EXERCISE DESCRIPTION - Convert everything from the line containing "From what is" down to the last line of the entries into a Markdown table with the columns Row and Line, numbering each line and leaving out blank lines.

++++++++++

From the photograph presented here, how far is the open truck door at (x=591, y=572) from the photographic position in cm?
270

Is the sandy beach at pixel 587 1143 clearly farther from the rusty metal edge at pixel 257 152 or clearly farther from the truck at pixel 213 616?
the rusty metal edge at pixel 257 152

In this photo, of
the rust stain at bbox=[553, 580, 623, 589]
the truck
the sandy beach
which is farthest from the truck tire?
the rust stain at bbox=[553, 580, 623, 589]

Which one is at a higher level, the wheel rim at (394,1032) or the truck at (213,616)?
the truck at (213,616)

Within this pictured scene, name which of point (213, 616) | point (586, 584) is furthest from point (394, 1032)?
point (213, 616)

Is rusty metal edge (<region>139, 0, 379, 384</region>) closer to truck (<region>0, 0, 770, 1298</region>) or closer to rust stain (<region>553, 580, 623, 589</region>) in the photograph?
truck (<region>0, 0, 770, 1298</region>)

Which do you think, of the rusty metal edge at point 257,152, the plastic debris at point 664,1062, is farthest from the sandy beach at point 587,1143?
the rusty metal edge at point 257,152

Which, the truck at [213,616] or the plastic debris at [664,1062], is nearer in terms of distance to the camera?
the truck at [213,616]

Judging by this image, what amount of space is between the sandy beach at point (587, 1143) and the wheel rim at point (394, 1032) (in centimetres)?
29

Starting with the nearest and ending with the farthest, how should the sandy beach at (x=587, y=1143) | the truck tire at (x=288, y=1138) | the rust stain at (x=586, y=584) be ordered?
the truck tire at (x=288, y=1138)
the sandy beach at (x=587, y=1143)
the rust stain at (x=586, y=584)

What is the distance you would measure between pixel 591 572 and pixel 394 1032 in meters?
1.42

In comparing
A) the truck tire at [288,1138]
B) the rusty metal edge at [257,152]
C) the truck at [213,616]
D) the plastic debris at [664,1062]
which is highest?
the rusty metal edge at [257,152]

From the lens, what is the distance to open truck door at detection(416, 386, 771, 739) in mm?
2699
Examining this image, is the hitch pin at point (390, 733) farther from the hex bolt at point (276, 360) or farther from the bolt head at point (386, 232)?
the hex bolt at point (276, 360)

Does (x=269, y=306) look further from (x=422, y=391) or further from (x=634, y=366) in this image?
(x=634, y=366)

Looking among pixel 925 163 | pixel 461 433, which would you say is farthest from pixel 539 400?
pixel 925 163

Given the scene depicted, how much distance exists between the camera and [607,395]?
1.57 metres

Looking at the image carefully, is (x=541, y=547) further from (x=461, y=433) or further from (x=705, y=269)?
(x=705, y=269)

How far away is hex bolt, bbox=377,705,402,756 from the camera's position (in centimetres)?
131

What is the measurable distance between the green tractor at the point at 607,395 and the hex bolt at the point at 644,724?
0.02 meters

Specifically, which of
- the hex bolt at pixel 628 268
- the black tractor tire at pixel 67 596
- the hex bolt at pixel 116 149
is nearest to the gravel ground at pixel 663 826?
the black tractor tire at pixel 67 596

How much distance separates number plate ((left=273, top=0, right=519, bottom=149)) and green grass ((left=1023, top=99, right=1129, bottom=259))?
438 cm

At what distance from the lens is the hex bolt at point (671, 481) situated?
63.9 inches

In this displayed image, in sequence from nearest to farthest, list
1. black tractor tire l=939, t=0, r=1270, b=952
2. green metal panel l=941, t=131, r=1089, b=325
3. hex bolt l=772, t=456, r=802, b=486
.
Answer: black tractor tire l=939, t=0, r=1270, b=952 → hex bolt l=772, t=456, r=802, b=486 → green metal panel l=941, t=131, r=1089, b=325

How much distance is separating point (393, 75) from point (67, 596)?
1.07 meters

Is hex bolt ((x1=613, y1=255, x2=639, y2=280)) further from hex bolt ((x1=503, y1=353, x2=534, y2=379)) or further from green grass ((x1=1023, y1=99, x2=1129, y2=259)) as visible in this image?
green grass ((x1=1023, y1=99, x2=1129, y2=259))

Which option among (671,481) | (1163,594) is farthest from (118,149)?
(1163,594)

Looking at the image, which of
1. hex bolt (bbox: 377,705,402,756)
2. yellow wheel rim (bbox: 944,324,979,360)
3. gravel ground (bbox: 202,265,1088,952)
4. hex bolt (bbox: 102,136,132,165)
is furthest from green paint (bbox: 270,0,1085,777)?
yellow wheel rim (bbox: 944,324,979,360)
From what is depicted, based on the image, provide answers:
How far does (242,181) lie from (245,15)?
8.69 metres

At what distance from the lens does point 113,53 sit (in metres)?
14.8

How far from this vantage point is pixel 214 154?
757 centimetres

++++++++++

EXERCISE ANSWER -
| Row | Line |
|---|---|
| 1 | From what is depicted, based on the image, provide answers: |
| 2 | How far does (242,181) lie from (245,15)? |
| 3 | 8.69 metres |
| 4 | At what distance from the lens does point 113,53 sit (in metres)? |
| 5 | 14.8 |
| 6 | How far from this vantage point is pixel 214 154? |
| 7 | 757 centimetres |